Et la ventilation mécanique par insufflation ?

La VMI est une technique très différente, sans doute plus simple, de la ventilation double flux décentralisée. Un caisson pousse l’air neuf dans le logement. Le logement est donc placé en surpression et l’air s’évacue par les sorties d’air au-dessus des fenêtres, grilles, etc.

La VMI ne requiert pas non plus l’installation de gaines, mais il peut être nécessaire de raboter le dessous des portes intérieures pour permettre le passage de l’air vers les sorties d’air. Comme l’air insufflé est prélevé directement à l’extérieur, il vaut mieux le préchauffer pour garantir le confort.

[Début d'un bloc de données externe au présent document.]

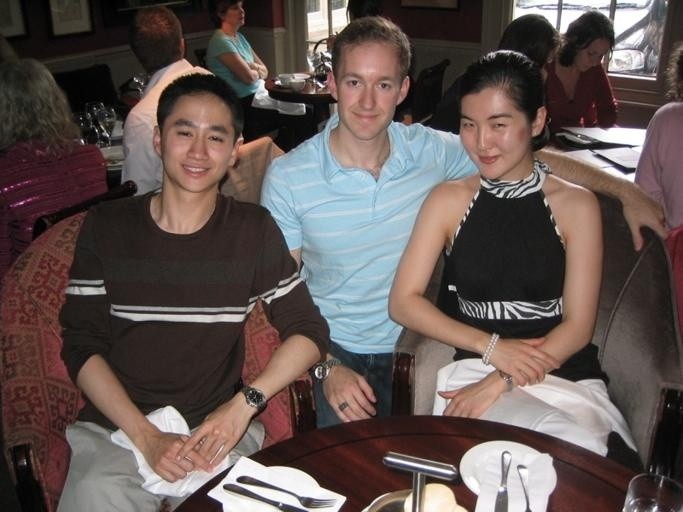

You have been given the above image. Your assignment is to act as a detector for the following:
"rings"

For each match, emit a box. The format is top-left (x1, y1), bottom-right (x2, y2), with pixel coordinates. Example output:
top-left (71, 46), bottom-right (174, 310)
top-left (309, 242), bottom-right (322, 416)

top-left (338, 402), bottom-right (347, 413)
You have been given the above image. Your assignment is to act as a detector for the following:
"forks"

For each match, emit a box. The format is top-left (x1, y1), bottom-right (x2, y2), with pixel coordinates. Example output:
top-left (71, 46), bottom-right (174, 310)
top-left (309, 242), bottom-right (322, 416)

top-left (236, 476), bottom-right (337, 509)
top-left (517, 465), bottom-right (532, 512)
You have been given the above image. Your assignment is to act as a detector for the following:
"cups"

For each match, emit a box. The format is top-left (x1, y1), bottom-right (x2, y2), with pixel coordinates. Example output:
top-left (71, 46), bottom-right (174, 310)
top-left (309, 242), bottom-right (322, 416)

top-left (622, 473), bottom-right (683, 512)
top-left (111, 121), bottom-right (123, 134)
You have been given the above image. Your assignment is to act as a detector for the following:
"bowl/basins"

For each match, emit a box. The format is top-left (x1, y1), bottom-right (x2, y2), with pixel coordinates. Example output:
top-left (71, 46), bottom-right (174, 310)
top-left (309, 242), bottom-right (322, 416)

top-left (278, 74), bottom-right (306, 90)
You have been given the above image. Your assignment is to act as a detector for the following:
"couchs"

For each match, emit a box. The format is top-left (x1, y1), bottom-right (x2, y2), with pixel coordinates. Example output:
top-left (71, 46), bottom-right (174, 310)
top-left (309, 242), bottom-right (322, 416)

top-left (0, 192), bottom-right (318, 512)
top-left (391, 184), bottom-right (681, 493)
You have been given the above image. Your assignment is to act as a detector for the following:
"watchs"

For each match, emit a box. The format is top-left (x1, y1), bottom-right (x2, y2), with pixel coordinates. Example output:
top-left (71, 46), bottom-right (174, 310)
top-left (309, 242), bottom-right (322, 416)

top-left (240, 383), bottom-right (268, 414)
top-left (309, 358), bottom-right (342, 382)
top-left (498, 370), bottom-right (514, 394)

La solution la plus courante est la présence d’une résistance électrique dans le module VMI. Mais VMI, la marque professionnelle de Ventilairsec, spécialiste de la ventilation par insufflation, propose d’autres solutions, dont un moyen facile de rafraîchir un logement.

Le module VMI Purevent, marque de Ventilairsec, peut être associé à un module échangeur de chaleur eau/air, alimenté par une pompe à chaleur réversible. Le module VMI Purevent chauffe ou refroidit l’air neuf introduit, selon la saison. © Ventilairsec

La ventilation double flux décentralisée et la VMI répondent par conséquent aux besoins de ventilation, logement par logement. Elles constituent deux solutions alliant élégance et praticité pour ventiler en rénovation.